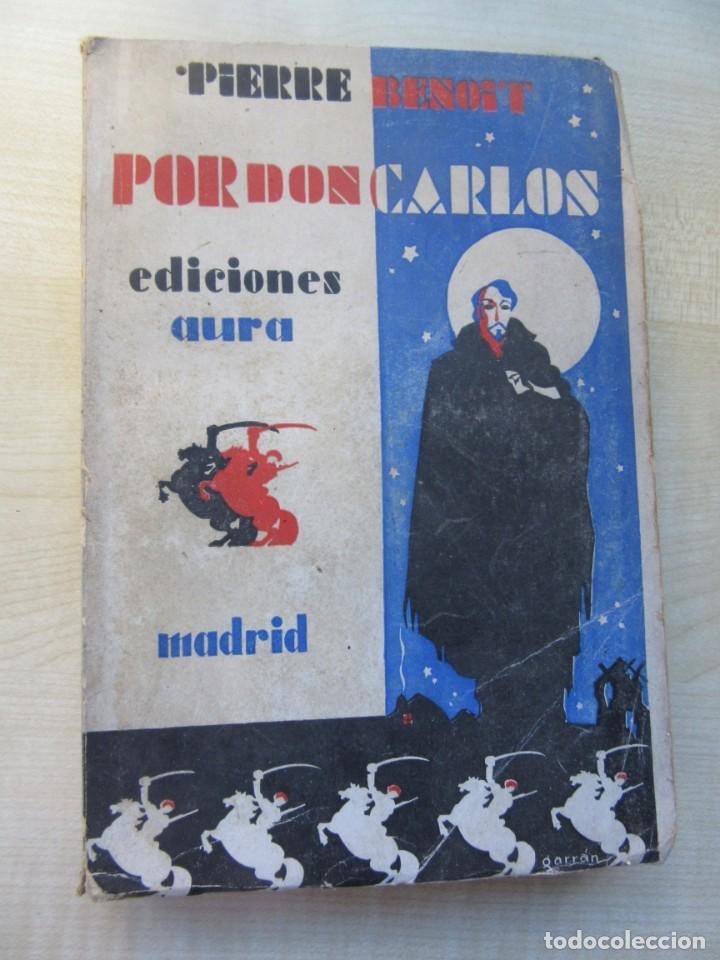 POR DON CARLOS AUTOR PIERRE BENOIT EDICIONES AURA 1929 (Libros antiguos (hasta 1936), raros y curiosos - Literatura - Terror, Misterio y Policíaco)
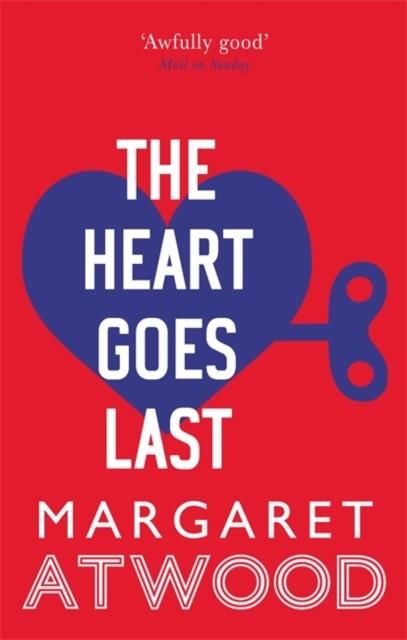 THE HEART GOES LAST | 9780349007298 | MARGARET ATWOOD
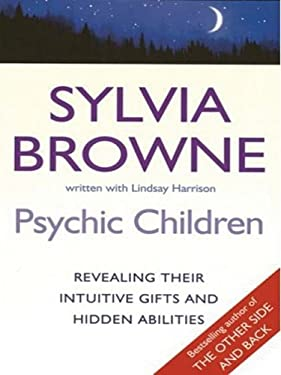 Psychic Children: Revealing the Intuitive Gifts and Hidden Abilities of Boys and Girls 9781410402783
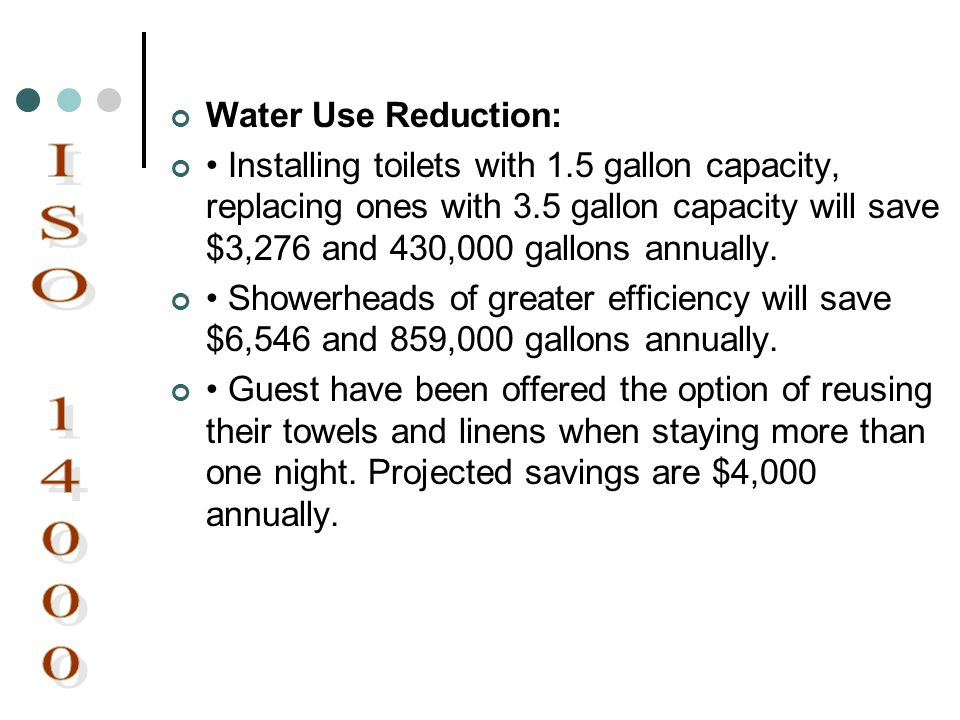 Water Use Reduction: Installing toilets with 1.5 gallon capacity, replacing ones with 3.5 gallon capacity will save $3,276 and 430,000 gallons annuall
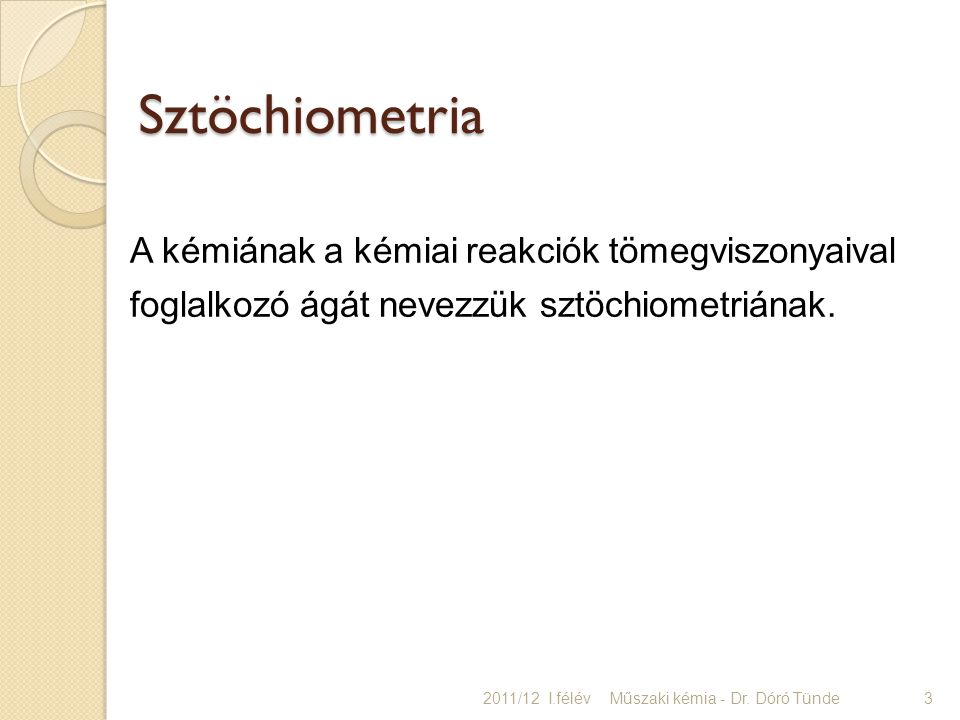 A kémiának a kémiai reakciók tömegviszonyaival foglalkozó ágát nevezzük sztöchiometriának. Sztöchiometria Sztöchiometria 2011/12 I.félév Műszaki kémia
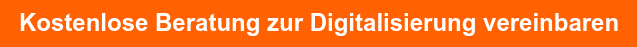 Kostenlose Beratung zur Digitalisierung vereinbaren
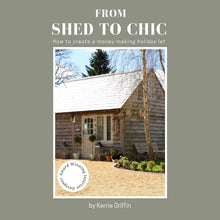 Load image into Gallery viewer, From Shed To Chic Paperback Book by Kerrie Griffin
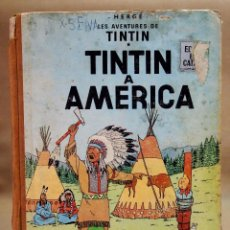 Cómics: TEBEO O COMIC, TINTIN A AMERICA, JUVENTUD, 1968, PRIMERA EDICION, EN CATALAN, CATALA. Lote 102138039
+--
Task directions
An exact copy is needed of the lines from the start of the listing through the line with "Kostenlose Beratung zur", both end lines included and pictures excluded.

Exercise result
 POR DON CARLOS AUTOR PIERRE BENOIT EDICIONES AURA 1929 (Libros antiguos (hasta 1936), raros y curiosos - Literatura - Terror, Misterio y Policíaco)
 THE HEART GOES LAST | 9780349007298 | MARGARET ATWOOD
 Psychic Children: Revealing the Intuitive Gifts and Hidden Abilities of Boys and Girls 9781410402783
 Water Use Reduction: Installing toilets with 1.5 gallon capacity, replacing ones with 3.5 gallon capacity will save $3,276 and 430,000 gallons annuall
 A kémiának a kémiai reakciók tömegviszonyaival foglalkozó ágát nevezzük sztöchiometriának. Sztöchiometria Sztöchiometria 2011/12 I.félév Műszaki kémia
 Kostenlose Beratung zur Digitalisierung vereinbaren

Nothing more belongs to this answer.